# Given data start
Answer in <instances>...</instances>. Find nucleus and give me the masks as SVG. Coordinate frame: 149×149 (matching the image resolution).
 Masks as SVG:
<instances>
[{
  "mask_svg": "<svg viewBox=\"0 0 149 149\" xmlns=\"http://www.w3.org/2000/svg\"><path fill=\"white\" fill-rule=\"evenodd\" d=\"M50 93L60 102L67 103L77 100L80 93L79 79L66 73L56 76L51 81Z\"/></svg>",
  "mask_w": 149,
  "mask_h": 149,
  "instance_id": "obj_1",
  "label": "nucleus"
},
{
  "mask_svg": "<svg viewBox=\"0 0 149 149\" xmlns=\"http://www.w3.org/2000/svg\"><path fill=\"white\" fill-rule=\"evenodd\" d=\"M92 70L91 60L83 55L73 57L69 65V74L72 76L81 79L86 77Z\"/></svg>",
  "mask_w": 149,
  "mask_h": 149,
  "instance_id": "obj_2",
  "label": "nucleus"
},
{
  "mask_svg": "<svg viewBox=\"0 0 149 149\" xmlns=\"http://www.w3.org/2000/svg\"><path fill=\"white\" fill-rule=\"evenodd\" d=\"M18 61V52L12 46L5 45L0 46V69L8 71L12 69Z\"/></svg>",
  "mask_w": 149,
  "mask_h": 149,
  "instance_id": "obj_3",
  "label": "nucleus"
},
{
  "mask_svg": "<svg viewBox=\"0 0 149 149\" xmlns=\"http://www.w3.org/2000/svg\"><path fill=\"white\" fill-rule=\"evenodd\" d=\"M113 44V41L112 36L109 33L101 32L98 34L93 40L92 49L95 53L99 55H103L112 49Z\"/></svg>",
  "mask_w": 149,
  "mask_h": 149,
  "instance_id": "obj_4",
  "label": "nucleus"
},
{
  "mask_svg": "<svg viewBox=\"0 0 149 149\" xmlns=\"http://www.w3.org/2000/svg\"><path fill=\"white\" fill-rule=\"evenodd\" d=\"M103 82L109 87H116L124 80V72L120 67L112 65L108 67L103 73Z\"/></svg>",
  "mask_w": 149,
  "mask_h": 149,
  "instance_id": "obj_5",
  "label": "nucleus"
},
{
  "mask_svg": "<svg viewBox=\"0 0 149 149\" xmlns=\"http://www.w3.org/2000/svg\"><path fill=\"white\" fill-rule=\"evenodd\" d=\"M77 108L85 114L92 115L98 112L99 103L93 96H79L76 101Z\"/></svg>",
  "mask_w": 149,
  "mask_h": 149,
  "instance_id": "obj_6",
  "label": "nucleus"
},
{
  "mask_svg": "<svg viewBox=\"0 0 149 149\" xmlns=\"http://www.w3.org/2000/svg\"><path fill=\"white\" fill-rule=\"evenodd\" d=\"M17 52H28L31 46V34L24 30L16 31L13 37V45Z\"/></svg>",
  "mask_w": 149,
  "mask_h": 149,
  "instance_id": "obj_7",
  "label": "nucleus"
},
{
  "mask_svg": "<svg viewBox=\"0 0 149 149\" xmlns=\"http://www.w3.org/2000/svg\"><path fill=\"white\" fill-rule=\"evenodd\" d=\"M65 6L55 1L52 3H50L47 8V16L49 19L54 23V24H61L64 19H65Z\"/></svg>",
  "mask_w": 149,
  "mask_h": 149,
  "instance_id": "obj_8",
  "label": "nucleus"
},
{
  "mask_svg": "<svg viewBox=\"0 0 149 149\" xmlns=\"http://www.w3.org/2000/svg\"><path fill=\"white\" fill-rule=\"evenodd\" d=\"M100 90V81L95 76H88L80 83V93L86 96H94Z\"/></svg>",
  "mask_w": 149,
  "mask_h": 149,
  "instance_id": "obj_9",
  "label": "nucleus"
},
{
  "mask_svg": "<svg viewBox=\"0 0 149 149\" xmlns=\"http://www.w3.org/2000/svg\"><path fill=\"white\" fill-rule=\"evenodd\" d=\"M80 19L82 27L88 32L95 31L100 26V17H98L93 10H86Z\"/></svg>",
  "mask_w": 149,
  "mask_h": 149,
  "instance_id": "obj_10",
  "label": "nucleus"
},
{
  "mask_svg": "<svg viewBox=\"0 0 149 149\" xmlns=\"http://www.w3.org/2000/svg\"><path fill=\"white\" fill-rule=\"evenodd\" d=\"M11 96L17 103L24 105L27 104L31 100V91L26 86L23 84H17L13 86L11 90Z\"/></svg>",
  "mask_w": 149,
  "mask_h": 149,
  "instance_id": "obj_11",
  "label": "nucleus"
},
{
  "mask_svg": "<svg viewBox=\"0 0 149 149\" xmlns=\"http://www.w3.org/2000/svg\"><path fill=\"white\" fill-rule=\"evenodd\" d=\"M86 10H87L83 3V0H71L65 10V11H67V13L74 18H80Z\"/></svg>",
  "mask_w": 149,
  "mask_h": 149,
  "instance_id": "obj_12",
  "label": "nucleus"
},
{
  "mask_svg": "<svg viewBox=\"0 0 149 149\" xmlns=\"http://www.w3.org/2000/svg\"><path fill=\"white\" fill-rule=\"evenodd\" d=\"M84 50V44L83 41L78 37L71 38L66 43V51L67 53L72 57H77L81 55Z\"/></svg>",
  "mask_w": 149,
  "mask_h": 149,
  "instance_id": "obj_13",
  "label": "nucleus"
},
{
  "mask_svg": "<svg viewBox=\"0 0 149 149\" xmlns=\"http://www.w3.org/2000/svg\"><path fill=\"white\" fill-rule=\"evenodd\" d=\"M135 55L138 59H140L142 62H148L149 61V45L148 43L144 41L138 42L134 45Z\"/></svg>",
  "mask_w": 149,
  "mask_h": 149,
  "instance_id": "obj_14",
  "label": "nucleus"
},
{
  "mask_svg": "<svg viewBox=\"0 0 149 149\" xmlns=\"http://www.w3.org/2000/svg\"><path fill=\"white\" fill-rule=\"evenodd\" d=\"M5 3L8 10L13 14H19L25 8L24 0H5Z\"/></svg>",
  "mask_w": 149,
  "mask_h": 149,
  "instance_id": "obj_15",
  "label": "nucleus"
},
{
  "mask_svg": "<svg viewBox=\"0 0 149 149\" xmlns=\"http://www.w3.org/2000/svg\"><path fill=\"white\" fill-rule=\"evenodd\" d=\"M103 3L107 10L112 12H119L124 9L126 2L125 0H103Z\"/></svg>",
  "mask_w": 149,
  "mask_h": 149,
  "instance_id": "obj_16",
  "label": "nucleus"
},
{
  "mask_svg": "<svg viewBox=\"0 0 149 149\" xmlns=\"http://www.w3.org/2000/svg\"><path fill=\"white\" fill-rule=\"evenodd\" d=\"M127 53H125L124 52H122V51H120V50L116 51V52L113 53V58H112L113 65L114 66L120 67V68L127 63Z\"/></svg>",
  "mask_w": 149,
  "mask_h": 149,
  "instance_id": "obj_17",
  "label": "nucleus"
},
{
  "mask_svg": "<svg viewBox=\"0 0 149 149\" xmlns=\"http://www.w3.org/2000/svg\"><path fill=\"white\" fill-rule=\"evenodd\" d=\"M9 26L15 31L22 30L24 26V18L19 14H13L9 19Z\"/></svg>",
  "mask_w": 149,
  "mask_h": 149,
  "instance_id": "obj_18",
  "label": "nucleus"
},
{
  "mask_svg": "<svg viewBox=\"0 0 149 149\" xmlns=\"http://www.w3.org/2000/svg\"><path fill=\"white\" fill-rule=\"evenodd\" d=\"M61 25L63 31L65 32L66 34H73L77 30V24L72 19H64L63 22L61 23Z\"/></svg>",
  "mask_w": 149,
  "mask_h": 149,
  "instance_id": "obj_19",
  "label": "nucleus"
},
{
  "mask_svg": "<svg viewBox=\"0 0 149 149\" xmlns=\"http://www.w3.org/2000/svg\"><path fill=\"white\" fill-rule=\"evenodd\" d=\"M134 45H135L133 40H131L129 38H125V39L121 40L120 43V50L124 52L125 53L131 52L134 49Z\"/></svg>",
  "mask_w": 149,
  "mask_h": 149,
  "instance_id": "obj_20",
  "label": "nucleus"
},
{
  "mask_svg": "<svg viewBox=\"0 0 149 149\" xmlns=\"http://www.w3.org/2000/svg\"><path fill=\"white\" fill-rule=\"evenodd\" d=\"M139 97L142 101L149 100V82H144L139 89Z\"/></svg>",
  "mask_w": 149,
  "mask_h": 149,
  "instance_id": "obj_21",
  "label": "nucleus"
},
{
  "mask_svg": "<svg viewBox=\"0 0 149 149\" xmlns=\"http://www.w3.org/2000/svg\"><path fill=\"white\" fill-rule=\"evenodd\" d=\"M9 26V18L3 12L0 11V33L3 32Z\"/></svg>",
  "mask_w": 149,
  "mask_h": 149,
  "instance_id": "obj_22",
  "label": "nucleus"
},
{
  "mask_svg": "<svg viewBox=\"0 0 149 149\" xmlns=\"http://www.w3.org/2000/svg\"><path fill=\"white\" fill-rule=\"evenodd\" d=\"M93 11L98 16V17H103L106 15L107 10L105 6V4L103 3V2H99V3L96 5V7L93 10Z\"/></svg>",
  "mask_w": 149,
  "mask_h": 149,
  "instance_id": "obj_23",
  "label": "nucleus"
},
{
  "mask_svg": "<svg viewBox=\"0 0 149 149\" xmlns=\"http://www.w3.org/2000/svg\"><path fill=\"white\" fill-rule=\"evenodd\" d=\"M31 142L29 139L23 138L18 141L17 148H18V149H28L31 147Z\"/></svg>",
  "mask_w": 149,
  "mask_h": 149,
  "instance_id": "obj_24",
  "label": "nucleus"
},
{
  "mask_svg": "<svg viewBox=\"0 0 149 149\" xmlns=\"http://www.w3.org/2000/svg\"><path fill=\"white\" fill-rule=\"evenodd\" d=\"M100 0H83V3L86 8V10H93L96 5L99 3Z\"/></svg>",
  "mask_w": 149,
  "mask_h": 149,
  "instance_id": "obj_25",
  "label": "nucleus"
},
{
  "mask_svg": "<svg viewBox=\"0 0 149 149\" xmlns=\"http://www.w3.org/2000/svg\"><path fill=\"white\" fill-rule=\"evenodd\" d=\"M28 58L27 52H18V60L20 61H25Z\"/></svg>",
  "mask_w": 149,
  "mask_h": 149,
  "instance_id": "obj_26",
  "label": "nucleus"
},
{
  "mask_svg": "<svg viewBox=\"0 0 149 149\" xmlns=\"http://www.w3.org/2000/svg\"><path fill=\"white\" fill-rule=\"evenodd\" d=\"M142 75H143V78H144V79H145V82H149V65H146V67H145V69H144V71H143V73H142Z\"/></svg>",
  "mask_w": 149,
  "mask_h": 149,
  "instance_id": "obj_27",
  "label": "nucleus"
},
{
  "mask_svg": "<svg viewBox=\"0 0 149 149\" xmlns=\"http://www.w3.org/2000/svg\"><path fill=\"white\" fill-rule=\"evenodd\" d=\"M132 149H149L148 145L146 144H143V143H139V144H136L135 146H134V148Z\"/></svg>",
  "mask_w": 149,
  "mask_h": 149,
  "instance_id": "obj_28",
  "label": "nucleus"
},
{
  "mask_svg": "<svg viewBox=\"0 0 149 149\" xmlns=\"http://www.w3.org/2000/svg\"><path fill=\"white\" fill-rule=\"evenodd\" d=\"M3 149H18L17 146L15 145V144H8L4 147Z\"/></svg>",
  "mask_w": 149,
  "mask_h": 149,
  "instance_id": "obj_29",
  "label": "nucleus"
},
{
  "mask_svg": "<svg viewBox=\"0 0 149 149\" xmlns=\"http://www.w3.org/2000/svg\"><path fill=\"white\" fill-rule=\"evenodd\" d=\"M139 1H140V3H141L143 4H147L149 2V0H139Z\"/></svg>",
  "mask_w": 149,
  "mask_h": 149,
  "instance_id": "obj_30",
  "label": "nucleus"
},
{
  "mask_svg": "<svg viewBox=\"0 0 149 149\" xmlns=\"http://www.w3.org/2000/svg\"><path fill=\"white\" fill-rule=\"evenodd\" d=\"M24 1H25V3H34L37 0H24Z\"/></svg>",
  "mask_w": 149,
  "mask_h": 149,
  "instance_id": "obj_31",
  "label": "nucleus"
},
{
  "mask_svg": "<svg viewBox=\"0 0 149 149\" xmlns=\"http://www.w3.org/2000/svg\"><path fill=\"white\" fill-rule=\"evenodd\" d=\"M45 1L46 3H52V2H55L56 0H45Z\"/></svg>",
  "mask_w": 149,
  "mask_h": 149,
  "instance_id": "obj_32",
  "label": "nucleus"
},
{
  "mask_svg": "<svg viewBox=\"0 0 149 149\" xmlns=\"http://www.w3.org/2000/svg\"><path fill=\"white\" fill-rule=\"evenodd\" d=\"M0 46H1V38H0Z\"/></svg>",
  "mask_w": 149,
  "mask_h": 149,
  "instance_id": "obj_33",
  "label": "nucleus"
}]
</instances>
# Given data end
→ What you have to do
Identify each line of the material above that contains the word "instances", and copy those lines.

→ Written reply
Answer in <instances>...</instances>. Find nucleus and give me the masks as SVG. Coordinate frame: 149×149 (matching the image resolution).
<instances>
</instances>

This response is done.